Padmé
Había pasado suficiente tiempo con chicos para saber cuándo estaban siendo unos patanes, y frente a mí estaba Carlos, con su inquietante movimiento de manos por la ansiedad que le causaba la conversación con Marcus, pero aun así no se movía ni lo frenaba.
Una sola palabra lo definía: masoquista.
La charla sobre la imposibilidad de vencer a Aether Racing ya me estaba mareando, y por mi propia salud mental y la de ellos salí hacia el balcón. El frío viento tocó mi rostro, intenso como la noche en Imola.
Menos de un año atrás había terminado la universidad y comprendí que lo mío no era la economía. Después de cuatro años entendí que siempre amaría las carreras. Desde mis 18 años estuve involucrada en ese mundo; a los 20 pude comenzar a correr, mezclando estudios y competición. Mi padre jamás se opuso, siempre me apoyó, y por eso estaba ahora a horas de la carrera en Imola, Italia, de Aether Racing Team contra Nova Vela Grand Prix.
—Mosquita.
—Noa Castañeda, deberías estar durmiendo y no aquí esperando que yo lo haga.
—Sabes que si no te cuido, tu padre será uno de los primeros en buscar mi cabeza.
Le sonreí ampliamente antes de entrar con ella y caminar cada una a su respectiva habitación.
Dormí mal. O quizás no dormí en absoluto.
Mi mente no me dejaba en paz, empeñada en jugar todas las escenas que creí enterradas. Siempre fui consciente de su existencia: aquel chico que se veía en revistas, portadas y posts de Instagram. Eros con su risa desordenada. Aquel Eros con libros en mano, diciéndome que algún día estaríamos en la cima. Eros besándome en el andén del tren antes de irse a competir por primera vez en la F1.
Pero la vida no se detuvo. Él fue por un camino y yo por otro. Nos perdimos con la elegancia de quienes no se hacen promesas rotas.
Hasta hoy.
—Padmé —la voz de Noa sonó a través de la puerta, arrastrada por el sueño—. Desayuno en veinte. Ponte algo que grite "profesional", pero no tanto como para asustar al equipo.
Sonreí sin responder. Me até el cabello y miré mi pálido rostro por unos instantes.
Cuando bajé, el paddock ya hervía de movimiento. Mecánicos, ingenieros, cámaras. Todo en su lugar, como si la tensión del circuito no se notara en los gestos de nadie.
Pero yo la sentí.
Fue apenas un segundo. Un instante que me obligó a girar.
Él estaba ahí.
A unos metros, Eros Salvatore se quitaba el casco después de una prueba. El mismo cabello negro desordenado. El mismo porte. Sus ojos —pardos, profundos, en guerra consigo mismos— no me vieron. Pero no importaba.
Yo sí lo vi.
Y de golpe, todo se volvió real.
Me giré de inmediato, como si no verlo pudiera evitar lo inevitable. Pero era tarde. Ya lo había sentido. Esa presencia que se clava en la piel, incluso antes de que el cerebro logre ponerle nombre. Su cuerpo era distinto, más firme, marcado por la disciplina de un deporte que exige tanto del alma como del cuerpo. Pero sus ojos seguían siendo los mismos. Incluso a la distancia en la que me encontraba.

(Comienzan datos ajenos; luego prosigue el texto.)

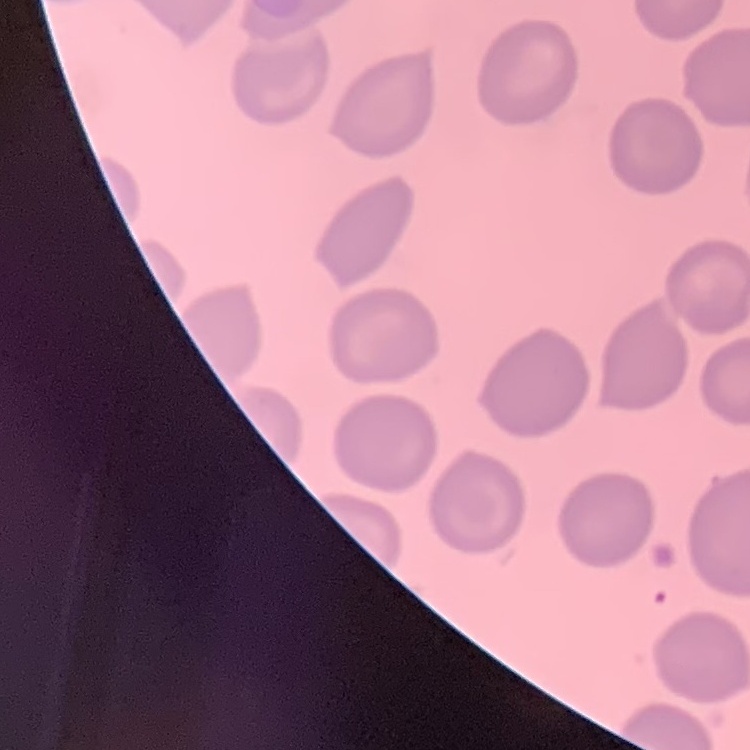

Summary:
  - Erythrocyte morphology: no rouleaux formation
  - Preparation: thin blood smear
  - Image type: one tile cut from a larger photomicrograph
  - Stain: Field's or Giemsa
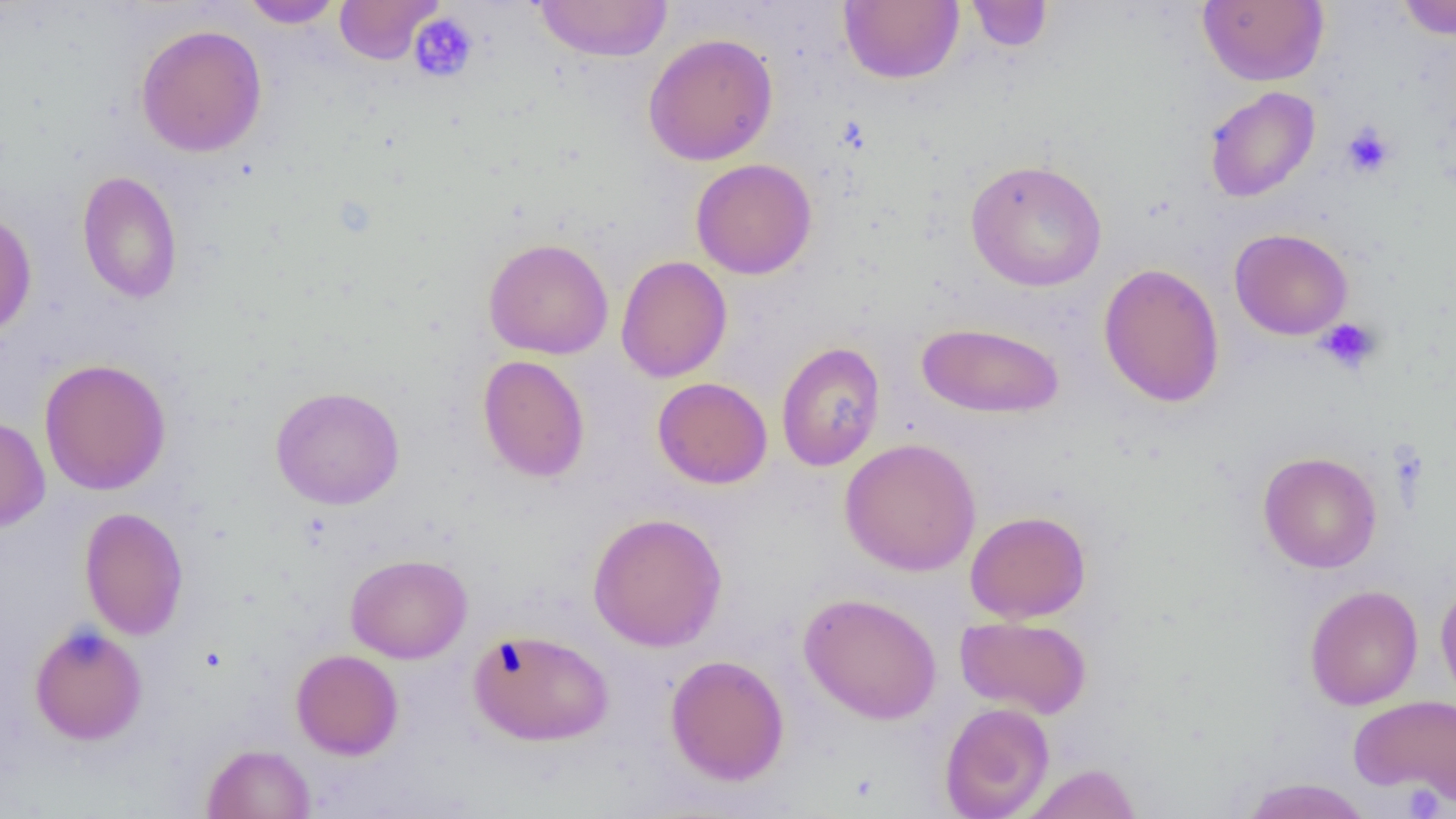

slide-level diagnosis = negative for blood parasites
field of view = single
magnification = 1000x
preparation = thin blood film
modality = light microscopy
platelet locations = approximate bounding boxes as named x1/y1/x2/y2 corners in pixels: (x1=336, y1=1, x2=445, y2=65), (x1=408, y1=13, x2=479, y2=83), (x1=1341, y1=123, x2=1395, y2=178), (x1=1316, y1=318, x2=1381, y2=374), (x1=1401, y1=784, x2=1446, y2=817)
uninfected red blood cell locations = approximate bounding boxes as named x1/y1/x2/y2 corners in pixels: (x1=334, y1=0, x2=443, y2=64), (x1=965, y1=0, x2=1053, y2=52), (x1=1197, y1=0, x2=1328, y2=86), (x1=1395, y1=0, x2=1456, y2=40), (x1=240, y1=1, x2=344, y2=28), (x1=533, y1=1, x2=673, y2=62), (x1=839, y1=1, x2=964, y2=84), (x1=136, y1=23, x2=268, y2=158), (x1=642, y1=32, x2=778, y2=166), (x1=1204, y1=87, x2=1320, y2=203), (x1=691, y1=158, x2=817, y2=279), (x1=965, y1=159, x2=1107, y2=292), (x1=77, y1=170, x2=184, y2=304), (x1=0, y1=208, x2=37, y2=338), (x1=1229, y1=228, x2=1353, y2=340), (x1=483, y1=238, x2=614, y2=360), (x1=616, y1=255, x2=732, y2=383), (x1=1098, y1=263, x2=1224, y2=408), (x1=915, y1=322, x2=1066, y2=419), (x1=776, y1=341, x2=885, y2=472), (x1=477, y1=354, x2=590, y2=482), (x1=39, y1=358, x2=171, y2=495), (x1=652, y1=377, x2=773, y2=489), (x1=270, y1=386, x2=405, y2=509), (x1=0, y1=415, x2=50, y2=532), (x1=839, y1=437, x2=981, y2=577), (x1=1258, y1=451, x2=1382, y2=573), (x1=79, y1=507, x2=189, y2=641), (x1=965, y1=510, x2=1092, y2=623), (x1=587, y1=512, x2=727, y2=652), (x1=345, y1=554, x2=472, y2=663), (x1=1436, y1=578, x2=1456, y2=710), (x1=1304, y1=584, x2=1423, y2=710), (x1=798, y1=592, x2=942, y2=725), (x1=955, y1=615, x2=1092, y2=719), (x1=28, y1=623, x2=147, y2=746), (x1=467, y1=628, x2=614, y2=746), (x1=290, y1=649, x2=404, y2=760), (x1=665, y1=654, x2=790, y2=786), (x1=1349, y1=695, x2=1456, y2=803), (x1=940, y1=701, x2=1054, y2=818), (x1=201, y1=743, x2=316, y2=819), (x1=1022, y1=763, x2=1142, y2=819), (x1=1237, y1=778, x2=1374, y2=819)
image size = 1456×819 pixels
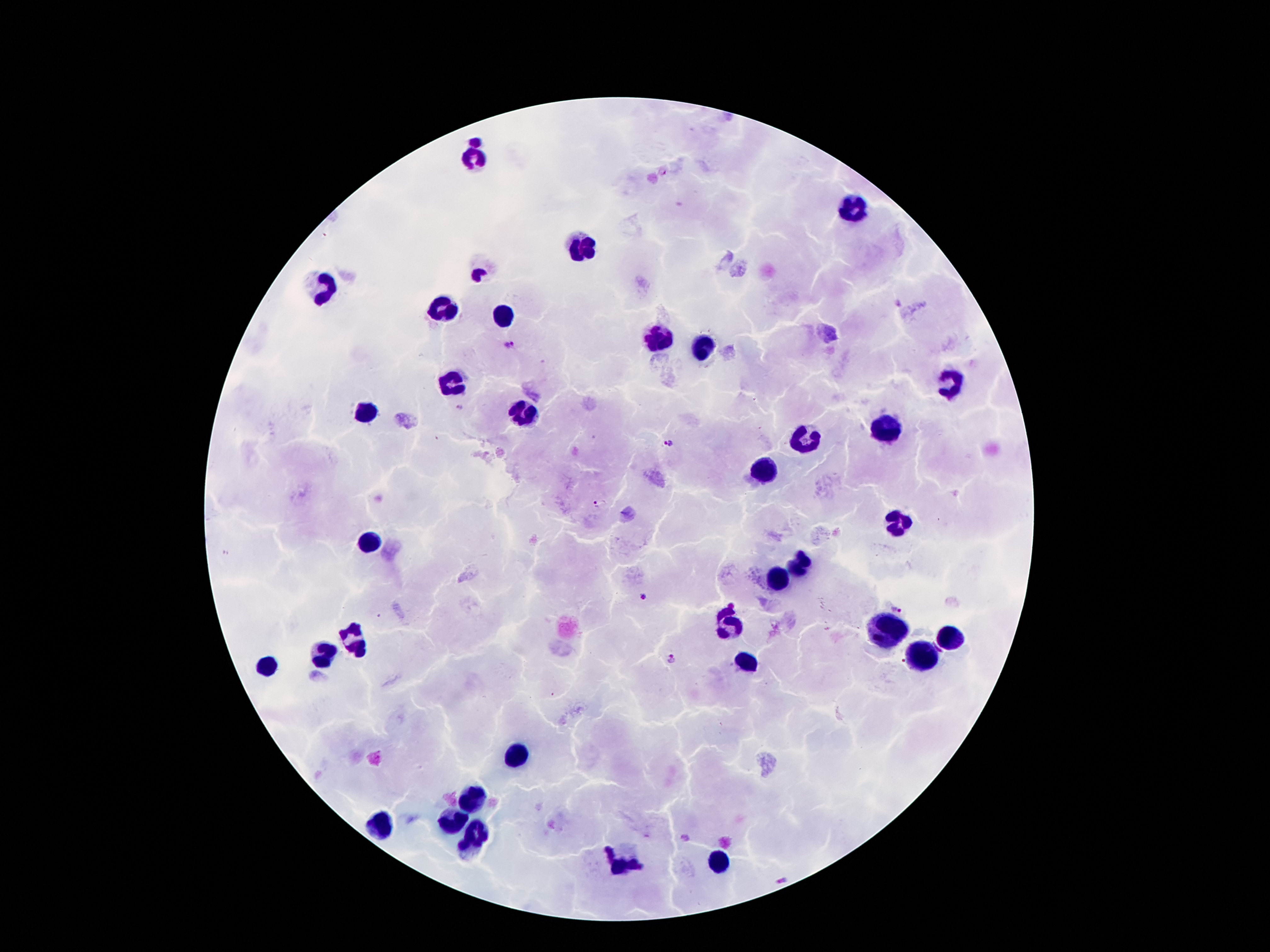

stain: Giemsa
field_of_view: one from this slide
capture: smartphone through the microscope eyepiece
image_size: 1270×952 pixels
malaria_parasite_locations: 'approximate centers as {x, y} in pixels: {662, 169}, {899, 303}, {508, 344}, {459, 406}, {669, 442}, {601, 503}, {643, 598}, {898, 608}, {672, 657}, {687, 837}, {783, 879}'
leukocyte_locations: 'approximate centers as {x, y} in pixels: {473, 154}, {852, 206}, {584, 245}, {320, 290}, {442, 308}, {500, 316}, {655, 338}, {703, 348}, {949, 381}, {453, 383}, {367, 413}, {516, 413}, {886, 426}, {806, 437}, {767, 469}, {893, 525}, {369, 543}, {796, 564}, {776, 579}, {725, 622}, {890, 627}, {949, 639}, {356, 641}, {326, 652}, {925, 657}, {748, 663}, {270, 665}, {520, 751}, {472, 797}, {453, 820}, {380, 827}, {475, 838}, {720, 859}, {623, 864}'
preparation: thick blood film
magnification: 100x
patient_malaria_status: positive for Plasmodium falciparum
Classify this cell by malaria status.
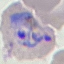

Parasitized.

{
  "capture": "smartphone camera at the microscope eyepiece",
  "stain": "Giemsa",
  "image_type": "cell patch, automatically extracted from a larger field of view and resized to 64 × 64 pixels",
  "preparation": "thin blood film"
}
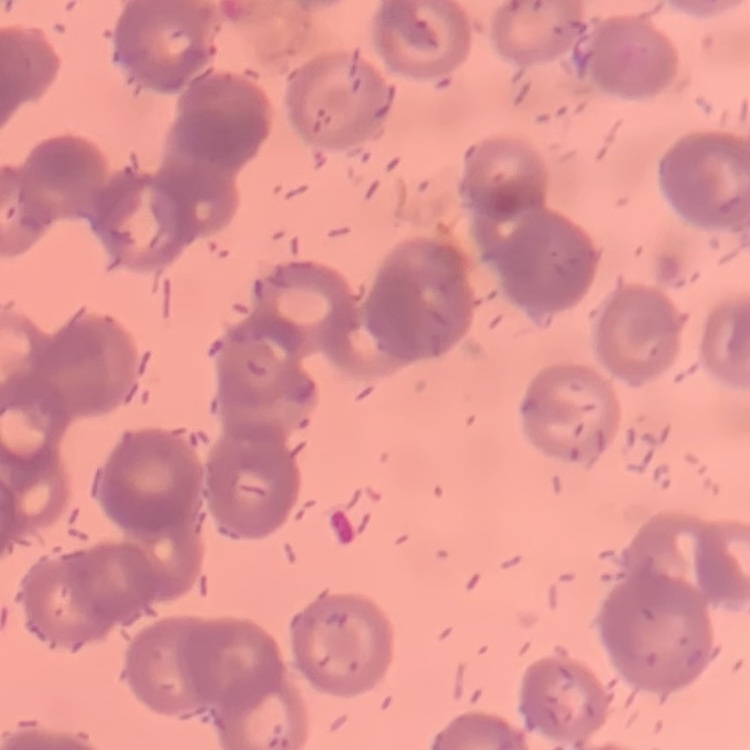
Summary:
  - Red blood cell morphology: rouleaux formation
  - Image type: square crop of a larger photomicrograph
  - Preparation: thin blood film
  - Stain: Field's or Giemsa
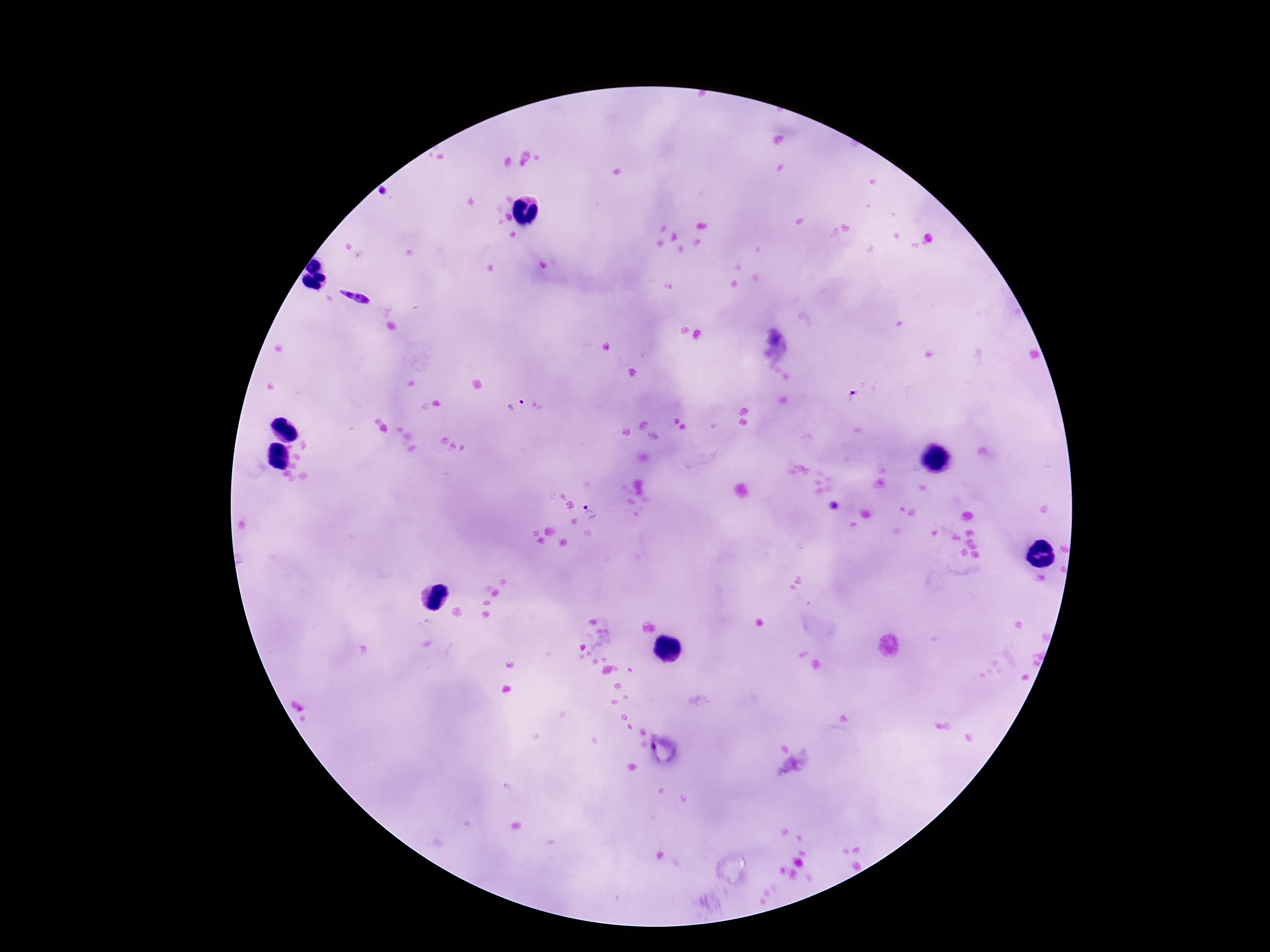
Approximate centers as {x, y} in pixels.
Summary:
  - Plasmodium parasite locations: {851, 394}, {516, 409}, {593, 513}
  - Image size: 1270×952 pixels
  - Field of view: one from this slide
  - Stain: Giemsa
  - Capture: smartphone camera through the microscope eyepiece
  - Magnification: 100x
  - Patient malaria status: positive
  - Preparation: thick blood film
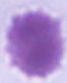

Summary:
  - Modality: photomicrograph
  - Magnification: 1000x
  - Identification: erythrocyte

Lo vi detenerse. Mirar alrededor.
Por un segundo, su mirada pasó por encima de mí. Literalmente.
Él no supo quién era yo, no reconoció nada de mí. Y no lo culpo, habían pasado ocho años desde la última vez que nos vimos. Pero aún así, una parte infantil de mí esperaba que su corazón lo supiera. Que el ruido del pasado lo alcanzara. Que algo dentro de él gritara mi nombre en silencio.
Pero no lo hizo.
Eros ajustó la cremallera de su buzo, asintió a un técnico y siguió su camino, como si no acabara de pasar frente a alguien a quien conocía. Como si yo fuera solo otra figura en medio del paddock.
—¿Estás bien? —preguntó Noa desde atrás, sin necesidad de que yo le explicara nada.
—Sí —mentí, acomodando mi casco—. Solo estaba mirando la pista.
Él no dijo nada más. Y yo me aseguré de enfocar mi vista en otra dirección, no por falta de profesionalismo, sino por necesidad.
Porque en ese momento supe que la distancia no siempre se mide en kilómetros.
A veces basta con una sola mirada que no se detiene en ti.
Los motores rugían, las voces se entrelazaban y la adrenalina flotaba en el aire como un aroma invisible.
Pero esa noche, cuando el ruido de los motores se apague y las luces del circuito se apaguen, sé que el silencio que quedará será mío.
Y ese silencio, lo prometo, será ruidoso.